The crocodile caught Sunday has eluded officials for nearly two years, said Florida Fish and Wildlife Conservation Commission spokesman Jorge Pino. He said the 5 ½-foot, 37-pound croc likely escaped from a facility in Miami-Dade County with two others, which were captured in 2009 and 2012.
"We are conducting DNA sampling to determine if the crocodile recovered on Sunday is part of a stock of crocs being housed in southern Dade," Pino said.
Florida considers the Nile crocodile an exotic species, so their escape is considered a crime.
"So if we can prove through DNA that the animal that was caught belonged to that specific individual, then that individual will be facing charges," Pino added.
Wildlife officials said Nile crocs can grow up to 17 feet, some three feet longer than the Florida crocodile. The Nile crocodiles are more deadly, blamed for hundreds of attacks each year in Africa.
The Miami Herald ( ) reports the croc was spotted about a week ago by volunteers with a group named Swamp Apes, which searches for invasive Burmese pythons.

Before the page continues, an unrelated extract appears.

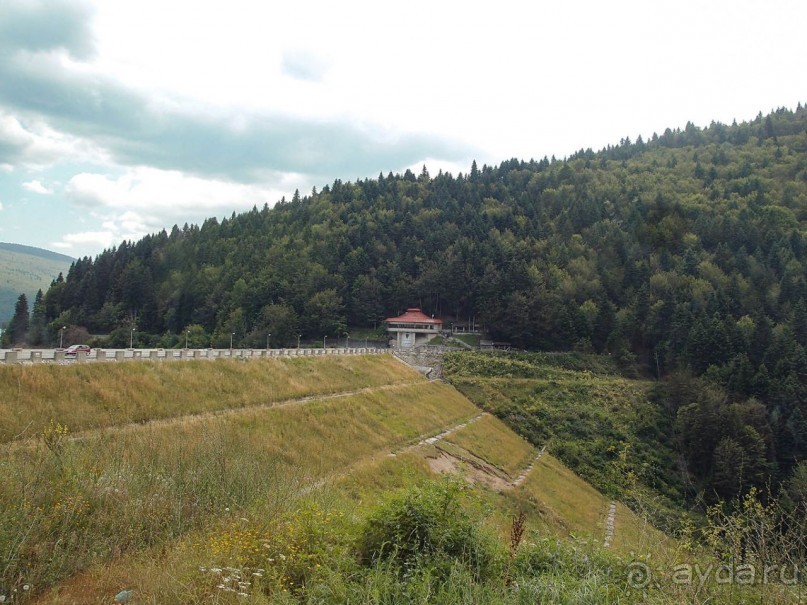 Трижды Маврово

They notified park officials.
"They initially identified it as a caiman and then we took a look and said, er, it looks more like a croc to us," said Frank Mazzotti, a University of Florida wildlife ecologist who assisted in the search.
A team from the University of Florida, wildlife officials and the Swamp Apes used nets to corner the crocodile in a canal in an area of the park that is closed to the public.
Once they had it trapped, they used a dart to tranquilize it, Mazzotti said.
It was taken to the Everglades Alligator farm in Homestead, where it will remain while officials determine its fate.
Wildlife biologist Joe Wasilewski captured a smaller Nile croc in 2012 at the Redland Fruit & Spice Park. That's about a quarter-mile from the location the first croc was captured in 2009.
Croc owners must have "a minimum 1,000 hours of working with the animals to even be considered for a permit," Wasilewski said.
When the crocs first appeared, the state wildlife asked federal officials to sign off on a "lethal take" to shoot it. Nile crocs are federally protected because they're disappearing from their native range and considered threatened internationally.